[Request] Recast the lines of the records as a JSON list of strings with one string per line, leaving out blank lines. Start at the line containing "Outline any instance", end at the line containing "335L159 366L236 387L270", and include both of those lines.

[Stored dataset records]
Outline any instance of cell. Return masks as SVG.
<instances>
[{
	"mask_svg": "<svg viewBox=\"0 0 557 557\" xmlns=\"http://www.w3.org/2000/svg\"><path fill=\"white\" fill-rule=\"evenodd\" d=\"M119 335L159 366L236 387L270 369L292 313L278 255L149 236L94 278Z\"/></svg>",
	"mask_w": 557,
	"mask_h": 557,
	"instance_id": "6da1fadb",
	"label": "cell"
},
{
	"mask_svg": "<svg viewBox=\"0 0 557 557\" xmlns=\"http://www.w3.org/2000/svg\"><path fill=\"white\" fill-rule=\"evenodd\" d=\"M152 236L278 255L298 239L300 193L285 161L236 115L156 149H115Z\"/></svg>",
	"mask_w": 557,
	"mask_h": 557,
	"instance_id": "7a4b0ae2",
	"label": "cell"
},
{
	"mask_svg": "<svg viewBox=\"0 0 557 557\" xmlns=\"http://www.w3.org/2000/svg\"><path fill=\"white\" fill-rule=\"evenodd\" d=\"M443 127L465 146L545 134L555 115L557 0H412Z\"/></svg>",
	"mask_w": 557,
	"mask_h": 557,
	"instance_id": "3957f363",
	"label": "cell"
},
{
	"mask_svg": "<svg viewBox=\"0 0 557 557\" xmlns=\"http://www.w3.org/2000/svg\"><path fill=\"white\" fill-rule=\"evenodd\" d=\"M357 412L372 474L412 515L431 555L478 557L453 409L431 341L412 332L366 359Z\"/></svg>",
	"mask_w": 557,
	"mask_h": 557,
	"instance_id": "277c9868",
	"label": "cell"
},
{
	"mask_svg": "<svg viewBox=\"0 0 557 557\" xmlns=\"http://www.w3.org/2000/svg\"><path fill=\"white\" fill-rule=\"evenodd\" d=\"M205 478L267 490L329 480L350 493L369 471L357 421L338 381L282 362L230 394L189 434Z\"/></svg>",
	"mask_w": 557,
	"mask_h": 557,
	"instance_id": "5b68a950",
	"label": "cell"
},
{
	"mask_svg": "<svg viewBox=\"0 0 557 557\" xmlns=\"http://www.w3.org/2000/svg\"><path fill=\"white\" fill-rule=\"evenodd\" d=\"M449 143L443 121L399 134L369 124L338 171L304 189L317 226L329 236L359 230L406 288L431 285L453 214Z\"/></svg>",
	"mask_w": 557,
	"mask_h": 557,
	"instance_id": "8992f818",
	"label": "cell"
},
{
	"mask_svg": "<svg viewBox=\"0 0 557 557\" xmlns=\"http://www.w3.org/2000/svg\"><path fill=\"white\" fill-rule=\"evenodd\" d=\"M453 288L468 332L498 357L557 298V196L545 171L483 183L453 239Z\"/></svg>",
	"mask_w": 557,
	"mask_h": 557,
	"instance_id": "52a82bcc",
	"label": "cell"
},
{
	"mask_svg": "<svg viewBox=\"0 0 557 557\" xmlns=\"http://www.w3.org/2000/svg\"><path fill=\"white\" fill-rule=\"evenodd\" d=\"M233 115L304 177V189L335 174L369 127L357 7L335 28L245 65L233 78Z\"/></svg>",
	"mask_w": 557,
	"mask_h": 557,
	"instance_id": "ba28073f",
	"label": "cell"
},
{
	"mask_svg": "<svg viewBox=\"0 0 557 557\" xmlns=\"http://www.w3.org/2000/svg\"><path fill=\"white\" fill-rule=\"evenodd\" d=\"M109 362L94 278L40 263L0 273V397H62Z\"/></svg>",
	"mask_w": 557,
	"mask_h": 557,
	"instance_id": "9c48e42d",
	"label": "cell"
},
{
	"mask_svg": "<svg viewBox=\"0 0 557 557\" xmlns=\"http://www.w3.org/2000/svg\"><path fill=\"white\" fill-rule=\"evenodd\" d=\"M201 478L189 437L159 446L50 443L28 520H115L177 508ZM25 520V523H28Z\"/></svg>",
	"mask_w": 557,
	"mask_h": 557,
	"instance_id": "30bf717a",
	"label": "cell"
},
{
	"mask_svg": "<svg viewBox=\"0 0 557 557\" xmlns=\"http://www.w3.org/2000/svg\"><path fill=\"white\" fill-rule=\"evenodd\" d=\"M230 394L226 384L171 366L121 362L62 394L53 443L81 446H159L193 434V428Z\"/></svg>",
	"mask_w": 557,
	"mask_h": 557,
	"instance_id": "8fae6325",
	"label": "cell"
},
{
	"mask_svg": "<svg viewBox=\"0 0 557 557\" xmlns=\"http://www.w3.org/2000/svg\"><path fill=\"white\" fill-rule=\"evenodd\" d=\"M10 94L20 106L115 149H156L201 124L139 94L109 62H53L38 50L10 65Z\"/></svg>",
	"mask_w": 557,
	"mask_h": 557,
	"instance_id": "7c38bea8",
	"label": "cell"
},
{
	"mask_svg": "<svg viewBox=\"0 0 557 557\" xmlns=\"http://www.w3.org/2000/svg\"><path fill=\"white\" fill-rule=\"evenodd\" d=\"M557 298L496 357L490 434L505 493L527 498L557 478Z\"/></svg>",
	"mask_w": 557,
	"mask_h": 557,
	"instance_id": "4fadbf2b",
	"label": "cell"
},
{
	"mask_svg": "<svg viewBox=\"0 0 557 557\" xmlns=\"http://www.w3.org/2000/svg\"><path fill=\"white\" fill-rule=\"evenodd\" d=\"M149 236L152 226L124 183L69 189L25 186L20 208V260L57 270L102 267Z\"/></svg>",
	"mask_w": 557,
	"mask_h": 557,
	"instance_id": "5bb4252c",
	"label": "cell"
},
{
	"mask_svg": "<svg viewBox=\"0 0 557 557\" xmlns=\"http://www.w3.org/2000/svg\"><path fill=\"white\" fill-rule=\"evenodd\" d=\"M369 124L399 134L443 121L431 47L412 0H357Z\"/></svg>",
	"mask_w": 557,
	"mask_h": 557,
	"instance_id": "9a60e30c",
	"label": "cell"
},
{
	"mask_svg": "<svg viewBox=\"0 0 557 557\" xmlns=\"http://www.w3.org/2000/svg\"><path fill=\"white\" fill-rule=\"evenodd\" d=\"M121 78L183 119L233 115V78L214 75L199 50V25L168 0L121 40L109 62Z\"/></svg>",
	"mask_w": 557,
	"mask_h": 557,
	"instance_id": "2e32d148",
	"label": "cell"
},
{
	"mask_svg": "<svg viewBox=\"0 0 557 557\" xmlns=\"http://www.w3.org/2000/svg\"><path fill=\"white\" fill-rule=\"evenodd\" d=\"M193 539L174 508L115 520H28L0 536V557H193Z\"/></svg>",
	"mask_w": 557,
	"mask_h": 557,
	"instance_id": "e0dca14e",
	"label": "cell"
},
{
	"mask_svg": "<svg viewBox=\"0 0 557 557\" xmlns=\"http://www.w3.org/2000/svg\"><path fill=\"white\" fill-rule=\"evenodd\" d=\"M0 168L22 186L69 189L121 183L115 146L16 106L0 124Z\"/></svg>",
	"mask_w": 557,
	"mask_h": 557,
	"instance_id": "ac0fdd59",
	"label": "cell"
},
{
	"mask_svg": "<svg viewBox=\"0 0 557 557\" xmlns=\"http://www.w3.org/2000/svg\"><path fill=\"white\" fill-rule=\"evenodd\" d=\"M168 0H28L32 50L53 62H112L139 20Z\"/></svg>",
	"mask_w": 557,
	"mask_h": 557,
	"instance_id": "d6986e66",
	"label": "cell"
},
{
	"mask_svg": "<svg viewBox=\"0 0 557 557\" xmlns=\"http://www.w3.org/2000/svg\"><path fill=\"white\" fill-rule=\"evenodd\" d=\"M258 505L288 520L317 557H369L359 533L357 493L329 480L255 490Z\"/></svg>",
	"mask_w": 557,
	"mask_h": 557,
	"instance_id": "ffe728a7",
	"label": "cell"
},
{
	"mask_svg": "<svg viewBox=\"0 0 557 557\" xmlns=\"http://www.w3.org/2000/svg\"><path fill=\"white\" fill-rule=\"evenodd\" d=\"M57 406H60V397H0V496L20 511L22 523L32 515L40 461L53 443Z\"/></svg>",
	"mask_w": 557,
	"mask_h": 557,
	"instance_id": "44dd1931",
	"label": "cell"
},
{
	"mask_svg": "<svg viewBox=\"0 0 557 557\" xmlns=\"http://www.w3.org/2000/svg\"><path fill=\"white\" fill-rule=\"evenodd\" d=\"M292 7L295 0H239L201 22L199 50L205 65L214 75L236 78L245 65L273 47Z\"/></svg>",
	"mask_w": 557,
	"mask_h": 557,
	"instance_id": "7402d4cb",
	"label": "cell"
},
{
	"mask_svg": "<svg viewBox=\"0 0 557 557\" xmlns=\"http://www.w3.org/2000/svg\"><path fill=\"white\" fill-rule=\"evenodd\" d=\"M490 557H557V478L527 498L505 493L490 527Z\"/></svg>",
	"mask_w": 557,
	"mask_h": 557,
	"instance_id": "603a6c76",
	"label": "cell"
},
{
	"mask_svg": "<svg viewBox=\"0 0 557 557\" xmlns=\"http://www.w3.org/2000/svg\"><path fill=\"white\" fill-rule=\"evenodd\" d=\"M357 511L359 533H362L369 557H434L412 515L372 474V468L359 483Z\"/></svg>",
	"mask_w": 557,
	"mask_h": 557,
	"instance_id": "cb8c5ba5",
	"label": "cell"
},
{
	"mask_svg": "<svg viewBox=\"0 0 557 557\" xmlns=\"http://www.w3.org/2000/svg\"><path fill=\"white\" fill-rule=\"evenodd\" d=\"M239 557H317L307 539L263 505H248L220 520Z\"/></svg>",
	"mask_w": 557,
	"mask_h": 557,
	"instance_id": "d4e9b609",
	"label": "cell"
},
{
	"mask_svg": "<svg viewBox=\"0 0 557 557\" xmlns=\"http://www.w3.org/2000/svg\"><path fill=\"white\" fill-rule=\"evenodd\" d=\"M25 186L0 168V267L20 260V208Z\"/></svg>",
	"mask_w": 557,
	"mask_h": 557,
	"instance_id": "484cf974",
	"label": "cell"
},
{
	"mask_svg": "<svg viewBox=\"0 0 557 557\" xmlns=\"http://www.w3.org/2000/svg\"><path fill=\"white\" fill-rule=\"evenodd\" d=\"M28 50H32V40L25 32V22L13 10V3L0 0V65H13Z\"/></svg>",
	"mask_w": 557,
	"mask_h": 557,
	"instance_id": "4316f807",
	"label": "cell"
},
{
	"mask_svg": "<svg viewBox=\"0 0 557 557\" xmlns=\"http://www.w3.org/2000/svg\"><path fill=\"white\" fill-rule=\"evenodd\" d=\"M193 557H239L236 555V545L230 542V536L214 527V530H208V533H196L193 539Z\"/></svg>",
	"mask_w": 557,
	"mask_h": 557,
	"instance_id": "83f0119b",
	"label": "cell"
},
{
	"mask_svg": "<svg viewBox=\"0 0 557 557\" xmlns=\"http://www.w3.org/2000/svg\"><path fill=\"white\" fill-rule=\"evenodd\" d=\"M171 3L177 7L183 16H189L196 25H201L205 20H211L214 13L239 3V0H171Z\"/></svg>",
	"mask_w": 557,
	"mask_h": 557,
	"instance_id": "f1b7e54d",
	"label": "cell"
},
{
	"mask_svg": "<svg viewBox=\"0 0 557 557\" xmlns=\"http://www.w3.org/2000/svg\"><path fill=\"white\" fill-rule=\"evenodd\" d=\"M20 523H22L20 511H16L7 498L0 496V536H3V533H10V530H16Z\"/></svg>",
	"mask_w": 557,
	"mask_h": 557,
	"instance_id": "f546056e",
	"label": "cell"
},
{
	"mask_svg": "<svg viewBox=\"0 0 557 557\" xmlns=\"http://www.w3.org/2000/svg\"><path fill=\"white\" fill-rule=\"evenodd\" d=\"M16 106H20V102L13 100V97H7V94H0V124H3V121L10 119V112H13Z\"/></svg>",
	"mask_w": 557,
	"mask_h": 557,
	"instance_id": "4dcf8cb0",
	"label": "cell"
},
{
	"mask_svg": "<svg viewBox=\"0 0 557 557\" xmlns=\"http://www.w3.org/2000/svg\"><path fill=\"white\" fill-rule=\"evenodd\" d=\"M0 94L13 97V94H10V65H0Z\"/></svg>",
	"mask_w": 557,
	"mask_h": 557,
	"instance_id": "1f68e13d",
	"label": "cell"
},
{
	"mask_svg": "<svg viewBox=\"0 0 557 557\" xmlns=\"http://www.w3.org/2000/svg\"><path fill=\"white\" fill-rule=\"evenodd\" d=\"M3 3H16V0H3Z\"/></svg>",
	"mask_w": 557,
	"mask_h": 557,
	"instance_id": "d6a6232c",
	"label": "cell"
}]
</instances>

--

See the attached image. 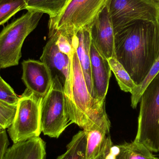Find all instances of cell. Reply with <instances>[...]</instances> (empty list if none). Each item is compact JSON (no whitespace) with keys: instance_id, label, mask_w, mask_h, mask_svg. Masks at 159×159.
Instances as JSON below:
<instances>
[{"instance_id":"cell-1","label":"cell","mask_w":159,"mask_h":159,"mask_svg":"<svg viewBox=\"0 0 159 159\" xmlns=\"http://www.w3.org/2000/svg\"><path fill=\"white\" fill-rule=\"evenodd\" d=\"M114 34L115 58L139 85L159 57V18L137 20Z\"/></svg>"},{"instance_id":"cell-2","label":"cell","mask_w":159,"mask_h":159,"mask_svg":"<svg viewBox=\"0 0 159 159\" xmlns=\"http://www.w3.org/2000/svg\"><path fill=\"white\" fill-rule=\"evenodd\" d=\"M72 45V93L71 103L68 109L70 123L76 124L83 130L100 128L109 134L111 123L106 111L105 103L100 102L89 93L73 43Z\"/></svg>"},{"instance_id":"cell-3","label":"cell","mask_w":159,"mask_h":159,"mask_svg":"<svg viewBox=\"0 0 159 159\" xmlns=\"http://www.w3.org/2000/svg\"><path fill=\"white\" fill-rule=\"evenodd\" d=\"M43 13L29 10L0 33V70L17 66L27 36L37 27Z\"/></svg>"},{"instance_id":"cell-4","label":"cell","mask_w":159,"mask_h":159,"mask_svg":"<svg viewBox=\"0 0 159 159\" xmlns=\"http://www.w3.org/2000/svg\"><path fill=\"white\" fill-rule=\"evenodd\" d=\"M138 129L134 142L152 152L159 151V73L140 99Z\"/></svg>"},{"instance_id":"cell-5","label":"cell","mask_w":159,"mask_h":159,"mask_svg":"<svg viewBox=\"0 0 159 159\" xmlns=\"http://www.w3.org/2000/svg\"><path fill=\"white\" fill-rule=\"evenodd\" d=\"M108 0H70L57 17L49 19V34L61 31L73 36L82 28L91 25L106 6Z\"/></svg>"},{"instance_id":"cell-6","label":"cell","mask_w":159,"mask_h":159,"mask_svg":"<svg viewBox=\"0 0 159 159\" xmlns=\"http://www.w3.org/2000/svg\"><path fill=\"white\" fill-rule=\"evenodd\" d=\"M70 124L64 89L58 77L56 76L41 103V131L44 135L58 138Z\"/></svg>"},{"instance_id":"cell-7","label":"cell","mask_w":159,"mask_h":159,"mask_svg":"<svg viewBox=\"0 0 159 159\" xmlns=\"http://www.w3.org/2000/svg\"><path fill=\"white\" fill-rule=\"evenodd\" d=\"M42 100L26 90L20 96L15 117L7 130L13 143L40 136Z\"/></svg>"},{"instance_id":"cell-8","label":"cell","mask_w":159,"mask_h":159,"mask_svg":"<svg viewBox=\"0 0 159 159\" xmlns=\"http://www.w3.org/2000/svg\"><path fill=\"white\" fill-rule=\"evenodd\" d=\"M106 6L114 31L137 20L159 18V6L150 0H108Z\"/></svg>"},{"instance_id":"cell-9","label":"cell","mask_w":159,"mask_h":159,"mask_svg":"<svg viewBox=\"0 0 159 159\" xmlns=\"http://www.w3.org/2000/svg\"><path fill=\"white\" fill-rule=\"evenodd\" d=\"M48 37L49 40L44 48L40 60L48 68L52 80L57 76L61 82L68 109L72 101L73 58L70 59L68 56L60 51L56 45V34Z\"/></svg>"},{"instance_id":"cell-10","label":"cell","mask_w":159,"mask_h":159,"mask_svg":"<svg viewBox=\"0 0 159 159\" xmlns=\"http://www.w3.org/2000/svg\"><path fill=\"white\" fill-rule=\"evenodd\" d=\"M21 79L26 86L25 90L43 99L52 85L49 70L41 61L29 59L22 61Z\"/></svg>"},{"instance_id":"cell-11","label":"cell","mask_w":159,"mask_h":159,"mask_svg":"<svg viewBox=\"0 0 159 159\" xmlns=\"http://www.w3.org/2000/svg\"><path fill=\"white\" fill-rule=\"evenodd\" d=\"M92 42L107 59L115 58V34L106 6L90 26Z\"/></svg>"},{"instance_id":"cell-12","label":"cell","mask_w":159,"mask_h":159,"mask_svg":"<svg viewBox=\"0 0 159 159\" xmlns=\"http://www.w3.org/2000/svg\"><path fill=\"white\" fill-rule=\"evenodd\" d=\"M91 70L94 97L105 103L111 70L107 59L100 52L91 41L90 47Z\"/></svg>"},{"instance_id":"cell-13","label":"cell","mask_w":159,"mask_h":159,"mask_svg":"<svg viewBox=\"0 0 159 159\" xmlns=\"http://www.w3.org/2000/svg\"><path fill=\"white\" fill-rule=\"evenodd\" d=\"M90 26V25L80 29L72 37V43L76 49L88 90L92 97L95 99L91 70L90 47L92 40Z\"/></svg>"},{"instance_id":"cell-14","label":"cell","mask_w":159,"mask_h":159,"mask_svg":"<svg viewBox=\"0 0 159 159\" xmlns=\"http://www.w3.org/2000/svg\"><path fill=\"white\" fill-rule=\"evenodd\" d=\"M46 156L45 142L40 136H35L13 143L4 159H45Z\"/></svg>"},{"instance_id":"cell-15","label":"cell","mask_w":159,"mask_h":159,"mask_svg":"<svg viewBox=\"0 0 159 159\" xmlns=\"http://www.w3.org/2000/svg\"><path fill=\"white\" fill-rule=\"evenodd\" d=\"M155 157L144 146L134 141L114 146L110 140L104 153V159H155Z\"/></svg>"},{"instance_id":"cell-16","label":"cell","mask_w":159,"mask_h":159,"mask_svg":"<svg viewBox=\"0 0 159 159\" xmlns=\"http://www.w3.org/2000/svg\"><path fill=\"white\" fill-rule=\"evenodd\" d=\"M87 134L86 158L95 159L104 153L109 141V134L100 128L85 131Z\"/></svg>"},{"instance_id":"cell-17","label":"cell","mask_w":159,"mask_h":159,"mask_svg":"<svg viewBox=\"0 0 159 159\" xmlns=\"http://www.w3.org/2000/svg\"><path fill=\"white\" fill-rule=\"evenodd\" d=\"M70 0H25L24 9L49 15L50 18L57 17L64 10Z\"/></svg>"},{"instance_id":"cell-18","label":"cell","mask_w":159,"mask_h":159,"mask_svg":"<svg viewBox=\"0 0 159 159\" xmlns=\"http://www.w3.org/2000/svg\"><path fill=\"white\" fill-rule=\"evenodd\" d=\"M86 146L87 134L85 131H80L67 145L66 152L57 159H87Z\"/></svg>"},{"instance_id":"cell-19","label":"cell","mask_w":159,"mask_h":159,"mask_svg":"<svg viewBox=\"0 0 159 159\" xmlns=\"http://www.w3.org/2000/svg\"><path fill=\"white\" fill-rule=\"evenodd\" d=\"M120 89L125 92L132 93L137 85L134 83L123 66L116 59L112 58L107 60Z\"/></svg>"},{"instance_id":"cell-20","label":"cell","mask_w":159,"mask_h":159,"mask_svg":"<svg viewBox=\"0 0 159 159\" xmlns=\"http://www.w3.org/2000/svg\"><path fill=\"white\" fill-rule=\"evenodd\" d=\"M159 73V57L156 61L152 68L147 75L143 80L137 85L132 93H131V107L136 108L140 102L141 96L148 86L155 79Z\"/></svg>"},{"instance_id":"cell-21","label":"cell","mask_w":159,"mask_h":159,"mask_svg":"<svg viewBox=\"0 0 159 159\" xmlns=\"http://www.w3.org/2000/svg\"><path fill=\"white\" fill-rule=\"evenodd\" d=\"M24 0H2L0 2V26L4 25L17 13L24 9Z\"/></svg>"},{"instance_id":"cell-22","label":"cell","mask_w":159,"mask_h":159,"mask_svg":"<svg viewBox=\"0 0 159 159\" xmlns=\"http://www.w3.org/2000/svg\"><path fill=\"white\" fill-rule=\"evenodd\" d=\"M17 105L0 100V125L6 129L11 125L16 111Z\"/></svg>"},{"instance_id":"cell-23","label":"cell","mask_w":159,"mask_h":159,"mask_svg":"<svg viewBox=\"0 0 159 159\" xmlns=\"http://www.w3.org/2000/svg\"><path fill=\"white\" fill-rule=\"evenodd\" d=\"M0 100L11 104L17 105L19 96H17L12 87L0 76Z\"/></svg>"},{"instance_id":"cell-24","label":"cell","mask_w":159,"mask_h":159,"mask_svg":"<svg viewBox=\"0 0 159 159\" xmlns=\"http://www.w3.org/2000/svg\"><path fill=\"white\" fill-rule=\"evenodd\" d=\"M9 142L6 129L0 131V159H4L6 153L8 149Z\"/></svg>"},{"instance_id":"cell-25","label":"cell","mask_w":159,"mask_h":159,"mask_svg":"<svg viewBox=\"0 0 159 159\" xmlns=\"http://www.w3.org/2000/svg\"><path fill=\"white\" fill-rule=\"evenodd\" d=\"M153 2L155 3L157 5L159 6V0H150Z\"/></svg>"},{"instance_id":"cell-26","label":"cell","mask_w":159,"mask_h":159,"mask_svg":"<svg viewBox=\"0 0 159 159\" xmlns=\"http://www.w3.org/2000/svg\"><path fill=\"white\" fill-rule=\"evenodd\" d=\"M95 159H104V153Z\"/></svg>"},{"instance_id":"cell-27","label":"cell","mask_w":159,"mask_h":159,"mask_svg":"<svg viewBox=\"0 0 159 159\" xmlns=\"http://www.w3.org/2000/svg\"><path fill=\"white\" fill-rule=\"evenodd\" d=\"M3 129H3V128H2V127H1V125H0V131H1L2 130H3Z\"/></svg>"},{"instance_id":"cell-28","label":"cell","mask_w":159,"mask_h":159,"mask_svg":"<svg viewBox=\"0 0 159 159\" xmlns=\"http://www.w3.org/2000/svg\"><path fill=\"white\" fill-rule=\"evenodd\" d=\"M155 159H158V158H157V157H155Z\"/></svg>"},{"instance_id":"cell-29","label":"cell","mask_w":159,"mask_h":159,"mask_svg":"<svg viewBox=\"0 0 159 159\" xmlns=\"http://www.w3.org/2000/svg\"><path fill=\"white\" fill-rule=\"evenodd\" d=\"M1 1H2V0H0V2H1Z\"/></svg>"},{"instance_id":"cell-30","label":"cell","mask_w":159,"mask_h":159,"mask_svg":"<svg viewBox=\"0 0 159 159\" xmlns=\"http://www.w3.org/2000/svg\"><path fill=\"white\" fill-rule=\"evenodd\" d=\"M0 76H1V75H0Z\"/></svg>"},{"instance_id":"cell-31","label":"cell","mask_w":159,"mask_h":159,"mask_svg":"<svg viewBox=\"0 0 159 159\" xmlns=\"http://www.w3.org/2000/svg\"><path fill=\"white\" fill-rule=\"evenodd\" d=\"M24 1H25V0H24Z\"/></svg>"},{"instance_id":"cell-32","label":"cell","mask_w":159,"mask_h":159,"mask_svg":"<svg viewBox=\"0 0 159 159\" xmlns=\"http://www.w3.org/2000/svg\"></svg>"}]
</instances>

[Written response]
[
  "Outline any instance of cell. Return masks as SVG.",
  "<instances>",
  "[{",
  "\t\"mask_svg\": \"<svg viewBox=\\\"0 0 557 557\\\" xmlns=\\\"http://www.w3.org/2000/svg\\\"><path fill=\\\"white\\\" fill-rule=\\\"evenodd\\\" d=\\\"M119 335L159 366L236 387L270 369L292 313L278 255L149 236L94 278Z\\\"/></svg>\","
]